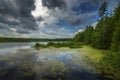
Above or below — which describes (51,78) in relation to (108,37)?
below

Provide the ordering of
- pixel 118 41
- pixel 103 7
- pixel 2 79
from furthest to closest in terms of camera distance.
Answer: pixel 103 7
pixel 118 41
pixel 2 79

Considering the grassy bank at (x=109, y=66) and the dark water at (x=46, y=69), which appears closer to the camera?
the dark water at (x=46, y=69)

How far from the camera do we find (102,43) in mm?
41594

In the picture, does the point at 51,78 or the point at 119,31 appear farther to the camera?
the point at 119,31

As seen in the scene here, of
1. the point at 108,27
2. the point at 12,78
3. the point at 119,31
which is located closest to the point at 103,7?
the point at 108,27

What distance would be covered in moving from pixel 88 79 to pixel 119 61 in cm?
630

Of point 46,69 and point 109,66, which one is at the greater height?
point 46,69

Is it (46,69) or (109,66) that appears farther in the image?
(109,66)

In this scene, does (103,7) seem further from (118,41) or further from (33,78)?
(33,78)

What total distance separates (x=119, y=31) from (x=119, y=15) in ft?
32.0

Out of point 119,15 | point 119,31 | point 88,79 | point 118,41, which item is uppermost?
point 119,15

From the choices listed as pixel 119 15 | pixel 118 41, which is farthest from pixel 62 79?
pixel 119 15

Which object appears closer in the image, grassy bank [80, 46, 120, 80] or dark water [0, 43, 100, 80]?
dark water [0, 43, 100, 80]

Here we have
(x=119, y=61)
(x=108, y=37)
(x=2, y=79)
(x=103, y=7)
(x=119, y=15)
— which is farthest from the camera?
(x=103, y=7)
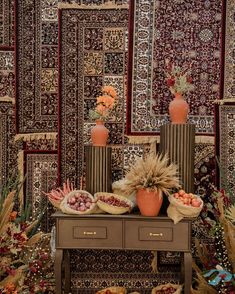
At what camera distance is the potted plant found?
3385 mm

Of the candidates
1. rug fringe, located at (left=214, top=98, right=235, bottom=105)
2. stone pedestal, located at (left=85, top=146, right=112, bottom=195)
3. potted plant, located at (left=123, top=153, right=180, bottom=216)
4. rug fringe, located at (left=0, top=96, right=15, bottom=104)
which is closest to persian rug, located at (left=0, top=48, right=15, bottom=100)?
rug fringe, located at (left=0, top=96, right=15, bottom=104)

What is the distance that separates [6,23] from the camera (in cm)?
414

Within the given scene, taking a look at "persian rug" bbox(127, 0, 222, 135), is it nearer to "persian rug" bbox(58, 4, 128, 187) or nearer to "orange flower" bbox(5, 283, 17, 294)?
"persian rug" bbox(58, 4, 128, 187)

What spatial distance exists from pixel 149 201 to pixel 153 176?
0.18 meters

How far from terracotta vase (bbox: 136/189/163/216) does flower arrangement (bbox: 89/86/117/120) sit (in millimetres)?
699

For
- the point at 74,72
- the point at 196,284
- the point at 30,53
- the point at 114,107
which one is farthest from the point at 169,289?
the point at 30,53

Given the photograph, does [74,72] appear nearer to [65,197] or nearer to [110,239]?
[65,197]

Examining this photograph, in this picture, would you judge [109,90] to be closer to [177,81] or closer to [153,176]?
[177,81]

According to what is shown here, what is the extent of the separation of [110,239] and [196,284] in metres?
1.04

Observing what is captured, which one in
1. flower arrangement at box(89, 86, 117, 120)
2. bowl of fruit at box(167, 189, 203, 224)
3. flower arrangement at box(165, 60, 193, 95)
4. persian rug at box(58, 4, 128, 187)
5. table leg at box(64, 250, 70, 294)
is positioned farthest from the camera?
persian rug at box(58, 4, 128, 187)

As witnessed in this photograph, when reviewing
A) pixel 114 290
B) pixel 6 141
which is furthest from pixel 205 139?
pixel 6 141

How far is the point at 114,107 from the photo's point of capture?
13.5 feet

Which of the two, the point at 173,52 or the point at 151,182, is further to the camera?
the point at 173,52

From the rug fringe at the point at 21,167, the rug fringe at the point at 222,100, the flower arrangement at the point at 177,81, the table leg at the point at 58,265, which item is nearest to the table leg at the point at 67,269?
the table leg at the point at 58,265
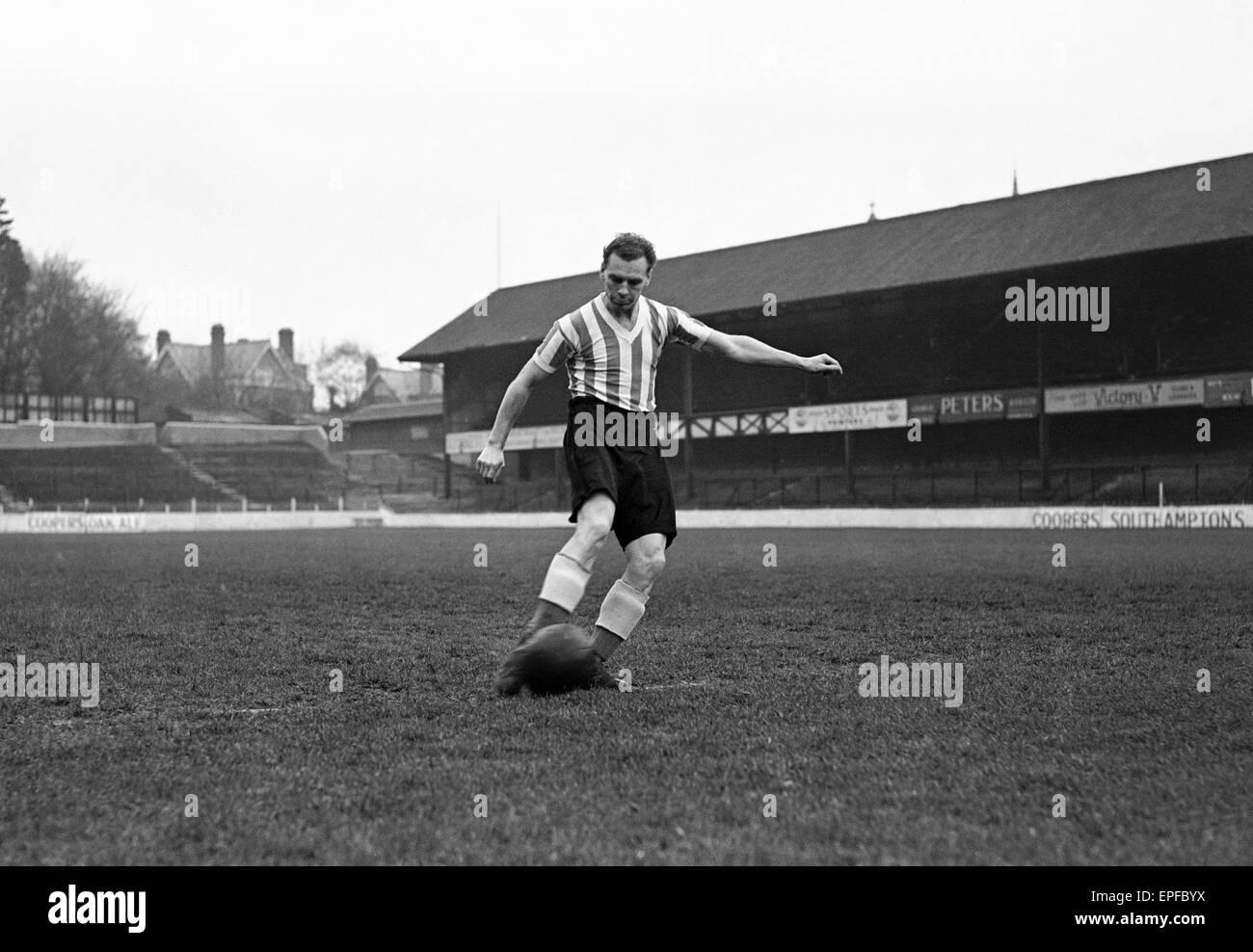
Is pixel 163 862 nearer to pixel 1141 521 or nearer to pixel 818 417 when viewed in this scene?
pixel 1141 521

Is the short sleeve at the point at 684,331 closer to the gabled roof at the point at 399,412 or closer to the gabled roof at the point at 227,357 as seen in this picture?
the gabled roof at the point at 399,412

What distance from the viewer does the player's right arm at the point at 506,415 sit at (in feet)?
20.1

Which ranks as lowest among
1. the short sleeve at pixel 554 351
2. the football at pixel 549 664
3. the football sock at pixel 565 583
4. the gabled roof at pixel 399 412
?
the football at pixel 549 664

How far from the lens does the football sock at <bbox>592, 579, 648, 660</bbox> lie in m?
6.26

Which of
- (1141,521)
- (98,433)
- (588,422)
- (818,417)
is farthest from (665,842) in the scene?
(98,433)

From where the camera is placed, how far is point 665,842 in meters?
3.38

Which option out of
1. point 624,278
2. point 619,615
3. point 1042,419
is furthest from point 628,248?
point 1042,419

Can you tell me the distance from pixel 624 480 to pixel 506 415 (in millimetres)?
650

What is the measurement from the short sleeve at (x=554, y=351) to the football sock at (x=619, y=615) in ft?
3.59

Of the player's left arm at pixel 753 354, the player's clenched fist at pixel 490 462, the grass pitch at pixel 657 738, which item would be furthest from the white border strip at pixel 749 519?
the player's clenched fist at pixel 490 462

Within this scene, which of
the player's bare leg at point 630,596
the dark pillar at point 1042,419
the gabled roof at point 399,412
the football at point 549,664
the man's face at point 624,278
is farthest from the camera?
the gabled roof at point 399,412

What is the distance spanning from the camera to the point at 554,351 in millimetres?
6164

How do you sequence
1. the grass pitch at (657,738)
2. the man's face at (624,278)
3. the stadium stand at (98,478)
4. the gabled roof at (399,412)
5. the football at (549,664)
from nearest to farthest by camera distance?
the grass pitch at (657,738) < the football at (549,664) < the man's face at (624,278) < the stadium stand at (98,478) < the gabled roof at (399,412)

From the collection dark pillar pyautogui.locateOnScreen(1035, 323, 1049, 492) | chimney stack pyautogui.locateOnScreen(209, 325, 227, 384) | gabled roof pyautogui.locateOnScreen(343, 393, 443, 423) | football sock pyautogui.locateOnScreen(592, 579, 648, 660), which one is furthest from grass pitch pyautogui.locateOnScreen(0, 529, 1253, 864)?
chimney stack pyautogui.locateOnScreen(209, 325, 227, 384)
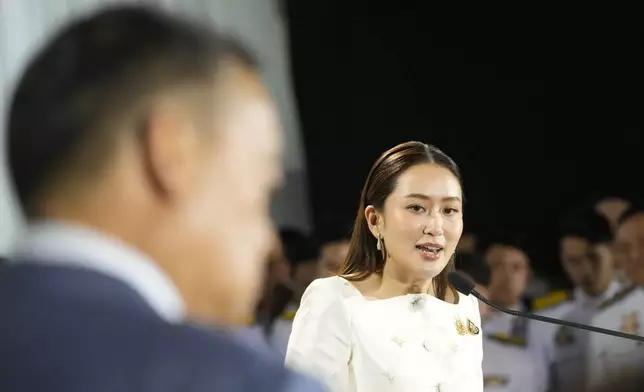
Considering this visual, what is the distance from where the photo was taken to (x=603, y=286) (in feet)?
9.90

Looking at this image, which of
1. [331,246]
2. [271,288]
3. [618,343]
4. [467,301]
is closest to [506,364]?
[618,343]

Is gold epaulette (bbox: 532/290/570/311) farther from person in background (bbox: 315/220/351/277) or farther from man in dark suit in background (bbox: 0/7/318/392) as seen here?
man in dark suit in background (bbox: 0/7/318/392)

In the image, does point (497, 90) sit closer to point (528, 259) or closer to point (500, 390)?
point (528, 259)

----

● **EXERCISE**: Quote exactly and only the lines from the one holding "Considering this visual, what" through the end of the data.

● **REPLY TO THE TASK**:
Considering this visual, what is the distance from where the photo was taken to (x=603, y=286) (in feet)?
9.90

Looking at this image, which of
1. [331,246]
2. [271,288]
3. [618,343]
4. [467,301]
is closest to [506,364]?
[618,343]

Is gold epaulette (bbox: 532/290/570/311) farther from person in background (bbox: 315/220/351/277) or farther from man in dark suit in background (bbox: 0/7/318/392) as seen here?
man in dark suit in background (bbox: 0/7/318/392)

In the image, does point (497, 90) sit closer to point (528, 259) or closer to point (500, 390)?
point (528, 259)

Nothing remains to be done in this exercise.